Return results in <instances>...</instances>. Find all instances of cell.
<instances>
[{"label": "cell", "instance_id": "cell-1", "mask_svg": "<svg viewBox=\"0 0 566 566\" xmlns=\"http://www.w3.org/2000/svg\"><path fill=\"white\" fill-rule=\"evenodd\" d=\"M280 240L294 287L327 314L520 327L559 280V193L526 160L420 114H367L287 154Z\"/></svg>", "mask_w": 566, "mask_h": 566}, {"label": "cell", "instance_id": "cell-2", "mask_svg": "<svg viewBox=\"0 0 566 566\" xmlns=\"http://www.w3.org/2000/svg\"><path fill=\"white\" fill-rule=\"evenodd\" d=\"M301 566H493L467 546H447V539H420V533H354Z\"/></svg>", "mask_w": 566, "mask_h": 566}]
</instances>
•••
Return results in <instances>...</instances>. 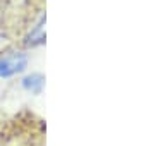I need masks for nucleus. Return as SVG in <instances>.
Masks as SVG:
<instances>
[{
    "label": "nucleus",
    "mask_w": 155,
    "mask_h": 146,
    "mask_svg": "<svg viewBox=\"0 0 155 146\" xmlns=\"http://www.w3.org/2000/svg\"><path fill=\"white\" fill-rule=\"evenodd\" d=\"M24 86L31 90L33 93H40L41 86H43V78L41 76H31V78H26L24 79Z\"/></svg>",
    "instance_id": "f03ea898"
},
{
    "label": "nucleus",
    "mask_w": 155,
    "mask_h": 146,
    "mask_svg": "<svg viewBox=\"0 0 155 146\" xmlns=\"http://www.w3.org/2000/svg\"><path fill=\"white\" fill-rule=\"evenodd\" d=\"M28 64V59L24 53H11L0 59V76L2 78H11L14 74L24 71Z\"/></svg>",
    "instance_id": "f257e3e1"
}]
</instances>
•••
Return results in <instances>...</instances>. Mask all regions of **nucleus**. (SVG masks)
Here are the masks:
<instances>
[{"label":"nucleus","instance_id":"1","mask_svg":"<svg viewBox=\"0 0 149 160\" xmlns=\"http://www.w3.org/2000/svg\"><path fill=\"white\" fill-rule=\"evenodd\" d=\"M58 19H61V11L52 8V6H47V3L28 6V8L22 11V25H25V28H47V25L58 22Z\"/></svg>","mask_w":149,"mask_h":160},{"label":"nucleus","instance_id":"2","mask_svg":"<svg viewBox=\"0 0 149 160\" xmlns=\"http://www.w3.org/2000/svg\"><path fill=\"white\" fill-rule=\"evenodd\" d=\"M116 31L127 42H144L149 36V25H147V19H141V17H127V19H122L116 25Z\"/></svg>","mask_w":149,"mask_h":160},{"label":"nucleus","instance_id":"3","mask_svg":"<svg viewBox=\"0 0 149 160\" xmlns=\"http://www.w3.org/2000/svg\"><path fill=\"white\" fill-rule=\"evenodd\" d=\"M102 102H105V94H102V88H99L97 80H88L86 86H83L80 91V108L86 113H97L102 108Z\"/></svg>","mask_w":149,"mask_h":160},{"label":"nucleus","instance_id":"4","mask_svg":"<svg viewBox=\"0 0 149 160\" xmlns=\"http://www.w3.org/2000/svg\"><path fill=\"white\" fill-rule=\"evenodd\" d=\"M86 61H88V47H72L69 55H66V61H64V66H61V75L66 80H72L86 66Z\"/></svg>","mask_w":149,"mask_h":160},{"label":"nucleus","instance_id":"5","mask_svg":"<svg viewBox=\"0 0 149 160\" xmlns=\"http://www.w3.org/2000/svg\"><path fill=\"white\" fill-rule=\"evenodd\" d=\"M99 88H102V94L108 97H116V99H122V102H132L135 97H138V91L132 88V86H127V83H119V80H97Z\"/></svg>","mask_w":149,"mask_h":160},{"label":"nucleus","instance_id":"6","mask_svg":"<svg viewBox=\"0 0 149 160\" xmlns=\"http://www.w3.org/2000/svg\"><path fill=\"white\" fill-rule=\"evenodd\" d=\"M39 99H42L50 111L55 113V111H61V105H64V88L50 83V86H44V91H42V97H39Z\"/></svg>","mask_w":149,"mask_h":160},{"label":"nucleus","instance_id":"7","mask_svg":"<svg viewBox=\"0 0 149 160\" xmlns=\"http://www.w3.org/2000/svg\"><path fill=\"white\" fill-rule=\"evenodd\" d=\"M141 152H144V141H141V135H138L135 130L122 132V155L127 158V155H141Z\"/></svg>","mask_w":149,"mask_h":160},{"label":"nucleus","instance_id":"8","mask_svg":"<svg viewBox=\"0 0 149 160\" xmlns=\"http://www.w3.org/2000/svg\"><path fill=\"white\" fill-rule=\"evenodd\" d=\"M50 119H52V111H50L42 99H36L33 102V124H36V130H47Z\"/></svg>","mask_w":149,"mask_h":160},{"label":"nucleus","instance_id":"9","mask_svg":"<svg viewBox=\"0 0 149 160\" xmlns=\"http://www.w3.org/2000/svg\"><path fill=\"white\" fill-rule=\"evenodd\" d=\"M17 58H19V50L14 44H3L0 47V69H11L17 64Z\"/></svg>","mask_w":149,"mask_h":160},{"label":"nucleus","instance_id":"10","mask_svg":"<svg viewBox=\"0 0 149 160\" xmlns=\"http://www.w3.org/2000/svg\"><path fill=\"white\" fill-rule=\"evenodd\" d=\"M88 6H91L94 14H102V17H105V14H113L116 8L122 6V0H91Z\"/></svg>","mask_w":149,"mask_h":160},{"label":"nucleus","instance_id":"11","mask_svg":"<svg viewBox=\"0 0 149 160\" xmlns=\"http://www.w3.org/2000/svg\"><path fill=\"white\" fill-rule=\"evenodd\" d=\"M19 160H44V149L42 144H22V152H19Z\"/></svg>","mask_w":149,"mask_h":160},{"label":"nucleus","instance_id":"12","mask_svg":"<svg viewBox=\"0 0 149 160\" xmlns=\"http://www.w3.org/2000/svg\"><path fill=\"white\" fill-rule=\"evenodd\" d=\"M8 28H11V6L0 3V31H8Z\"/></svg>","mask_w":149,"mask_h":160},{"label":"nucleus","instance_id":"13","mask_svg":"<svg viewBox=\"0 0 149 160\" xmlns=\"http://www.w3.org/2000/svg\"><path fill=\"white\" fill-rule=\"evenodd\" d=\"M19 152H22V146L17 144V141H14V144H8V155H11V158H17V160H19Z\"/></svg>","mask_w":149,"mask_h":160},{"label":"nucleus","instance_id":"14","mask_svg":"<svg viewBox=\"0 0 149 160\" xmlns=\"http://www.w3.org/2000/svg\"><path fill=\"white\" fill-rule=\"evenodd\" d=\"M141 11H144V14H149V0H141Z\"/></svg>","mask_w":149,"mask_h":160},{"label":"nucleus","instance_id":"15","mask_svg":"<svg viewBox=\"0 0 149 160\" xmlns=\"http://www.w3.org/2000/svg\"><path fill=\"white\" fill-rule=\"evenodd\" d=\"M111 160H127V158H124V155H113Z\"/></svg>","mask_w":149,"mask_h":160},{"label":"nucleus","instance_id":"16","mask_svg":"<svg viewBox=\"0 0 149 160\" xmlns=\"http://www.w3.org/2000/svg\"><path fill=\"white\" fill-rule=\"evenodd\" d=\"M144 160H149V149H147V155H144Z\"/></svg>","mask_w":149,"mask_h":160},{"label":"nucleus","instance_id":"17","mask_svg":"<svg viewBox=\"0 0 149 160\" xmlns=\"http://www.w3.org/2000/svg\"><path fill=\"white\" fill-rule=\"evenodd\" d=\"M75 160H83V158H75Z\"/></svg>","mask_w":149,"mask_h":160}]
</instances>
•••
**Problem statement**.
Return each line of the material above that contains the string "cell". Case counts.

**Exercise answer**.
Return results in <instances>...</instances>. Find all instances of cell.
[{"label": "cell", "instance_id": "cell-1", "mask_svg": "<svg viewBox=\"0 0 566 566\" xmlns=\"http://www.w3.org/2000/svg\"><path fill=\"white\" fill-rule=\"evenodd\" d=\"M280 240L294 287L327 314L520 327L559 280V193L526 160L420 114H367L287 154Z\"/></svg>", "mask_w": 566, "mask_h": 566}, {"label": "cell", "instance_id": "cell-2", "mask_svg": "<svg viewBox=\"0 0 566 566\" xmlns=\"http://www.w3.org/2000/svg\"><path fill=\"white\" fill-rule=\"evenodd\" d=\"M301 566H493L467 546H447V539H420V533H354Z\"/></svg>", "mask_w": 566, "mask_h": 566}]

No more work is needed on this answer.